And want them they do. The sad reality is that public school officials are so thoroughly addicted to the cheap fix of soda money that they’ve become a chief ally of the soft-drink industry and a driving force behind school commercialization. In Ohio recently, local school officials defied a state order to stop peddling soda and candy to students while breakfast and lunch are being served (a violation of federal law) because it would have cut into their profits. The state is now threatening to withhold federal money from the schools. And in Maryland, school administrators and organizations like the National Association of Secondary School Principals joined forces with the bottlers, the vending machine lobby and companies like Channel One and Frozen to squash a bill aimed at limiting commercialism in Maryland public schools.

The measure–The Captive Audience/Stop Commercialism in Schools Act of 2001–would have required school boards to ban commercial advertising in schools, restrict soda and candy sales and prohibit the purchase of textbooks with commercial logos. “The lobbyists kicked my ass,” said Democratic State Senator Paul Pinsky, the measure’s chief author. Pinsky noted that his bill went down to defeat one day after Coke’s announced policy changes and only after Coke lobbyists had checked back with the home office on how to proceed.

GIVEN MATERIAL
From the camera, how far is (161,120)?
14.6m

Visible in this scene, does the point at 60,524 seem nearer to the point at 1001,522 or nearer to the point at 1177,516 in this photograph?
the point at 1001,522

TASKS TO CARRY OUT
1 - In the passage on school commercialism, who was the chief author of the Maryland bill?
2 - In the passage on school commercialism, update the part that opens with the words containing "The measure–The Captive" and closes with "how to proceed." by putting "workbooks" in place of "textbooks".
Nothing in the listing is needed here.

RESPONSE LIST
1 - Democratic State Senator Paul Pinsky.

2 -
The measure–The Captive Audience/Stop Commercialism in Schools Act of 2001–would have required school boards to ban commercial advertising in schools, restrict soda and candy sales and prohibit the purchase of workbooks with commercial logos. “The lobbyists kicked my ass,” said Democratic State Senator Paul Pinsky, the measure’s chief author. Pinsky noted that his bill went down to defeat one day after Coke’s announced policy changes and only after Coke lobbyists had checked back with the home office on how to proceed.